Le photographe dégaine son engin. Il effectue quelques réglages
puis indique la marche à suivre au modèle du jour. « Tu pars du fond,
tu tournes juste devant moi. Et là, je shoot. » Sans broncher, le cobaye s’élance. À deux, trois, quatre reprises. « Elle est bonne ! » Les deux autres compères terminent de manger leur grappe de raisin chipée non loin de là. Un peu de sucre et ça repart.  

12h31

Il fait un peu meilleur à l’arrivée dans Belval. Les hauts fourneaux imposants accueillent le petit groupe. Un tour de repérage rapide s’impose. Le site regorge de lignes, de textures, d’architecture, qui mettront à merveille en valeur les vélos et leurs pilotes.
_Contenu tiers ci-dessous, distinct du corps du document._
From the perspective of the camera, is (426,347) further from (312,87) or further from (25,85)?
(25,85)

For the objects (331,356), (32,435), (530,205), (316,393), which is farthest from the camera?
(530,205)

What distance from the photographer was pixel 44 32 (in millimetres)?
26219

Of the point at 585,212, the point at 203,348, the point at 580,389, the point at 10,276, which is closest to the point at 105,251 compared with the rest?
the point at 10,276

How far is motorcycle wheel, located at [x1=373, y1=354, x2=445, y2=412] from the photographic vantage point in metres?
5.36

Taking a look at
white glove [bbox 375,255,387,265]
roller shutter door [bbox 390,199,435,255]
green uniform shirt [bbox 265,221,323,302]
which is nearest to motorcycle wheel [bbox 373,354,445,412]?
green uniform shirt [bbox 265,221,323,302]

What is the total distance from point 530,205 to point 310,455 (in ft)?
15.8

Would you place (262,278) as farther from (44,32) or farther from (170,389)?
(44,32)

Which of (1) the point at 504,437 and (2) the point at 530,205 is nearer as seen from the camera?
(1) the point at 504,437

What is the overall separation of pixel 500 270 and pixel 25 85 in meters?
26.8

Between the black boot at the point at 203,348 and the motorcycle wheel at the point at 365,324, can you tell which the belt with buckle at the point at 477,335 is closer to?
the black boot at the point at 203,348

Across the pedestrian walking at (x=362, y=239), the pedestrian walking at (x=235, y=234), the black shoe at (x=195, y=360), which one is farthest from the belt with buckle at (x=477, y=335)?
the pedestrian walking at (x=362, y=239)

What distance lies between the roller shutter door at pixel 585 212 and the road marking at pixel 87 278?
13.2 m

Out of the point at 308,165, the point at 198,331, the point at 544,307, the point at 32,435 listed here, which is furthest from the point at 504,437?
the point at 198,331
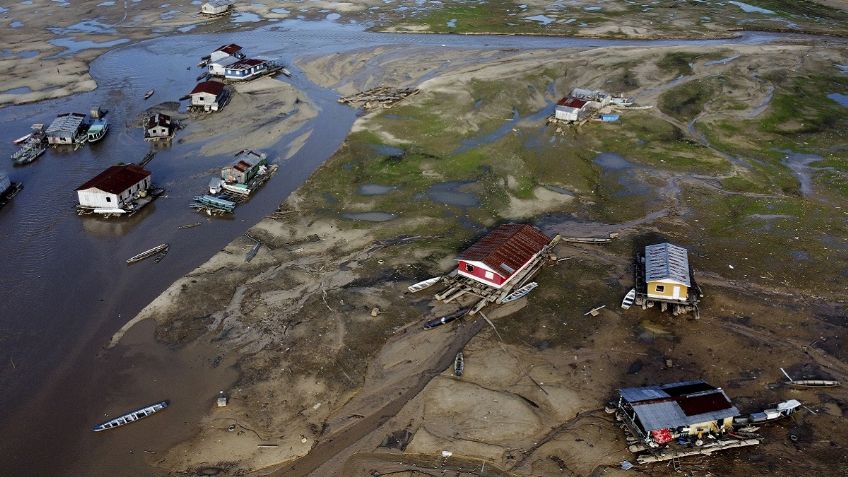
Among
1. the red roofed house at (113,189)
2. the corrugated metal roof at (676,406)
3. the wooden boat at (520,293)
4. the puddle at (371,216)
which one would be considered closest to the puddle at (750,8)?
the puddle at (371,216)

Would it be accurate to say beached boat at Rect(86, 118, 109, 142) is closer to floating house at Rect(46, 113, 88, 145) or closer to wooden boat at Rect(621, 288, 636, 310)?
floating house at Rect(46, 113, 88, 145)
Mais avant, il faut prendre

des forces. 

13h16

Le burger est commandé. Les cyclistes se remémorent leurs derniers exploits de l’été, déjà trop loin. L’ascension du col de Joux Plane dans les Alpes Française, le tour du lac Léman, la montée de la Rayée lors du Triathlon de Gerardmer… Les types sont amateurs, mais tout de même bien rodés, et surtout en quête de nouveaux défis. 
Il ne faudrait pas trop se refroidir, et l’envie de produire de nouvelles images devient pressante. L’équipe chevauche les destriers de carbone et part en quête des spots photo idéaux. Mise au point, clics et rafales. C’est dans la boîte.  

14h08

Retour au bercail en profitant des routes bien connues. En file indienne, les copains prennent le relais tour après tour. La fatigue se fait ressentir, les jambes deviennent lourdes, mais l’effort ne faiblit jamais. Asphalt ne recherche pas la performance, mais a tout de même un Strava à assurer ! 

14h33

Il est temps de souffler. Bien au chaud. Assoiffés, les amis se désaltèrent autour des bonnes « american craft beers ». Parce que c’est aussi ça, le vélo. C’est de la bonne bière et des copains. L’un d’eux sort son smartphone et commence à narrer leur
« sunday ride » via une story sur Instagram. Les autres commentent
les publications des amis de la communauté vélo du monde entier,
et brainstorment autour de leur prochain jersey : full Black, logo sobre, et devise du groupe – No racing, Just pedaling.